▸ Fragmento de texto:
Desfiles

El debut de Jonathan Anderson en la Alta Costura de Dior

En su primer desfile de alta costura para Dior, Jonathan Anderson presenta en París una colección que reinventa los códigos clásicos de la 'maison' a través del oficio, la naturaleza y una sensibilidad muy actual

El debut de Jonathan Anderson

Jonathan Anderson, director creativo de Christian Dior desde el pasado año, ha firmado uno de los momentos más importantes de su carrera y de la Semana de la Moda de Alta Costura de París al presentar su primera colección haute couture para Dior Primavera-Verano 2026 en el Musée Rodin de París.

La colección, presentada este lunes 26 de enero, se ancló en una visión profundamente orgánica, con la naturaleza como concepto rector. Anderson se inspiró en un bouquet de ciclames regalado por su predecesor John Galliano, que además de protagonizar las invitaciones al desfile, se materializó visualmente en el techo floral que dominaba el espacio y en detalles de la colección (desde pendientes florales hasta tejidos etéreos de organza y chiffon que evocaban pétalos y movimiento vivo).

▸ Enunciado:
Responde las siguientes preguntas a partir del fragmento de texto sobre el debut de Jonathan Anderson en Dior.
(a) ¿En qué lugar de París presentó Anderson su primera colección de alta costura para Dior?
(b) ¿Qué día se presentó la colección?
(c) ¿Quién le regaló a Anderson el bouquet de ciclames que inspiró la colección?

▸ Extracto de datos:
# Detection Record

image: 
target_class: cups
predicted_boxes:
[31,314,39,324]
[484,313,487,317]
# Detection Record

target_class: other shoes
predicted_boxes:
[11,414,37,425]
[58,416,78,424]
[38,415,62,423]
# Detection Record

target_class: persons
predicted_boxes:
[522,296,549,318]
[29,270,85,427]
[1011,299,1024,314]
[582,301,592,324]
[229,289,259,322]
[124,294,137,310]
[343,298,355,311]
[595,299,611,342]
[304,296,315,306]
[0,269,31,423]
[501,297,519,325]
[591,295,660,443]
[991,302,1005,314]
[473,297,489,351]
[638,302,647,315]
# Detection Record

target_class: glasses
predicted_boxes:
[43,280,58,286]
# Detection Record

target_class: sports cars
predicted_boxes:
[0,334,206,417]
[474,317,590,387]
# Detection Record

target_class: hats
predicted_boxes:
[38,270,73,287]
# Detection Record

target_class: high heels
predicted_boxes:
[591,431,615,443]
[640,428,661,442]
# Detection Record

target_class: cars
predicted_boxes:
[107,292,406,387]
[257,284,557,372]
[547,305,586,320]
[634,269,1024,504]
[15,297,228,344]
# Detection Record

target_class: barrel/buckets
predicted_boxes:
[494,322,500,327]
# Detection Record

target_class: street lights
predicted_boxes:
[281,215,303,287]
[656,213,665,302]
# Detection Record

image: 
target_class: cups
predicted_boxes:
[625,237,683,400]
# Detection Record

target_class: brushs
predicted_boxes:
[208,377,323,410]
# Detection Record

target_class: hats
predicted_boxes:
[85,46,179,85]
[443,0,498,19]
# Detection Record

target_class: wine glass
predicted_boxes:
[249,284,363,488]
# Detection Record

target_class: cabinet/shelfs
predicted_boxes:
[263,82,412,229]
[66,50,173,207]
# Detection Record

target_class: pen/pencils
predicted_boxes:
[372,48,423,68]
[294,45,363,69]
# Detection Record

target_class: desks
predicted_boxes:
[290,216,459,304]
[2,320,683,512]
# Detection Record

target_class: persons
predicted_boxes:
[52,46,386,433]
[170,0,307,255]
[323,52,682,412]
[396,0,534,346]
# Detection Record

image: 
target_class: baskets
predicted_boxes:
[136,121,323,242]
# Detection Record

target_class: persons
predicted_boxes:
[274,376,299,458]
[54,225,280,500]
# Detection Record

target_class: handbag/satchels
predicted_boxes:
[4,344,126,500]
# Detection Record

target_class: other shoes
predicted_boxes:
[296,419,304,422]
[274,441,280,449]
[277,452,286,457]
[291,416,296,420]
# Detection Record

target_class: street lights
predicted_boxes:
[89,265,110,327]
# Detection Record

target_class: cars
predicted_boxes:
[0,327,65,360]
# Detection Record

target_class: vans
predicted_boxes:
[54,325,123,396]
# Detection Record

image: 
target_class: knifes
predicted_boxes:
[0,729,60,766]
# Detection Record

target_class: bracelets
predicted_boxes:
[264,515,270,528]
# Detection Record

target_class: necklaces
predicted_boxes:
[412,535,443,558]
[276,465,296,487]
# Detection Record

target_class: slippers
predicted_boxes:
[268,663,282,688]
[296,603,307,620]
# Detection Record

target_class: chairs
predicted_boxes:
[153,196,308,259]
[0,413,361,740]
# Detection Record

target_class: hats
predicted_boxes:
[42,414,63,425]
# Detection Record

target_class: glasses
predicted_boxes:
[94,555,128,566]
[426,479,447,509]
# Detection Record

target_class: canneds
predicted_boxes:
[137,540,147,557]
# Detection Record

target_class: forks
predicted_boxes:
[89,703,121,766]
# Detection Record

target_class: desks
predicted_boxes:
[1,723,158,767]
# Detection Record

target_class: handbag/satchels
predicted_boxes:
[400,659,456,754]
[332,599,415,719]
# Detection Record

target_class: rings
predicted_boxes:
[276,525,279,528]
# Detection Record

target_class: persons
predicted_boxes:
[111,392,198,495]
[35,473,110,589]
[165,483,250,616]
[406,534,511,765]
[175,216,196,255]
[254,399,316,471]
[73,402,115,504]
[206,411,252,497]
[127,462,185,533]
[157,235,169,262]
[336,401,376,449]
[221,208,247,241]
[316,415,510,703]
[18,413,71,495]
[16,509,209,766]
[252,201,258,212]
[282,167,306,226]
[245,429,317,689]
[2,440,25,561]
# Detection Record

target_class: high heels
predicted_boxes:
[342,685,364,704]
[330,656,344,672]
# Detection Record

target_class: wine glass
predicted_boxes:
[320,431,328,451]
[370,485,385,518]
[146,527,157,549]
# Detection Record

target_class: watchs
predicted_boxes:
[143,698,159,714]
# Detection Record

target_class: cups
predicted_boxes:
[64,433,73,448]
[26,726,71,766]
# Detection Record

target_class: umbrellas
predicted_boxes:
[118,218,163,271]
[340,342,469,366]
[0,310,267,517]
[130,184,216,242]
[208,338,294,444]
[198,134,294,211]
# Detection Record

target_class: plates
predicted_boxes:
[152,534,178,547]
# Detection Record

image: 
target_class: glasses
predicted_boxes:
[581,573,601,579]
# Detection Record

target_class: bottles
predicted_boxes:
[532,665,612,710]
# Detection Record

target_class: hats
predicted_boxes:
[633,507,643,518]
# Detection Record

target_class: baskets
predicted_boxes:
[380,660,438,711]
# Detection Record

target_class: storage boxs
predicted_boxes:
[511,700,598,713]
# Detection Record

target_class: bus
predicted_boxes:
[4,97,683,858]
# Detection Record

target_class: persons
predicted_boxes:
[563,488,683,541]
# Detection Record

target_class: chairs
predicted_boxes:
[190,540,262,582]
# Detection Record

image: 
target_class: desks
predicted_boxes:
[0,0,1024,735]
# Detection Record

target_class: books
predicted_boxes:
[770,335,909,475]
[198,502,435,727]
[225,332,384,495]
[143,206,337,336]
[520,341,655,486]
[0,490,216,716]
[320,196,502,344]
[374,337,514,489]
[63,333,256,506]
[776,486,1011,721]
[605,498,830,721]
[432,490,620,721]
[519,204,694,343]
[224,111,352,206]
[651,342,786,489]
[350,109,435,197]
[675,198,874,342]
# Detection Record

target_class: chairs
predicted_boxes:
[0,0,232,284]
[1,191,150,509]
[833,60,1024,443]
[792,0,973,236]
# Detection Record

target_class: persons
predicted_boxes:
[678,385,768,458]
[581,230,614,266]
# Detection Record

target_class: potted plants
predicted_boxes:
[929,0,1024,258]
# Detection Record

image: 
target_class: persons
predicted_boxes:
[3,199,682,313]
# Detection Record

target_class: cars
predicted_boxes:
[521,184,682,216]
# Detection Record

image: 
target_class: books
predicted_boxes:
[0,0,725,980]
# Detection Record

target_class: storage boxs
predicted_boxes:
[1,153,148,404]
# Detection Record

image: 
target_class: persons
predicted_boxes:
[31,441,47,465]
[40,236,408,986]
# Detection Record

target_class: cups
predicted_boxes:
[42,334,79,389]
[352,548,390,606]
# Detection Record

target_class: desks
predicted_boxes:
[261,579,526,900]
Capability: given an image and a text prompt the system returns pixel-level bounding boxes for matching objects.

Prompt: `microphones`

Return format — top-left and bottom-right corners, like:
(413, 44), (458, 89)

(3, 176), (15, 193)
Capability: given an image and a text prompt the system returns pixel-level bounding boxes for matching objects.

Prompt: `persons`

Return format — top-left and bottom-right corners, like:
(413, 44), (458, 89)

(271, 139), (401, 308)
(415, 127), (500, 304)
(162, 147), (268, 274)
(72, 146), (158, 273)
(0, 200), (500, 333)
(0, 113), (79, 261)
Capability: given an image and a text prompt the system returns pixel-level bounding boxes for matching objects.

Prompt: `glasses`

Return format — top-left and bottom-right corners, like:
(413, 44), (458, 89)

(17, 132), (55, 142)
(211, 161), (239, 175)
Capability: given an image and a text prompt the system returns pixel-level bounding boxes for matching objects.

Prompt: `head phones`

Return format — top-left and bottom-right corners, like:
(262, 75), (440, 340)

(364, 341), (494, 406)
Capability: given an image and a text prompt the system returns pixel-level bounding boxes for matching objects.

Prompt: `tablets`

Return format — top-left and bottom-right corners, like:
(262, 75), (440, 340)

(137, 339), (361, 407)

▸ Solución escrita:
(a) En el Musée Rodin.
(b) El lunes 26 de enero.
(c) Su predecesor, John Galliano.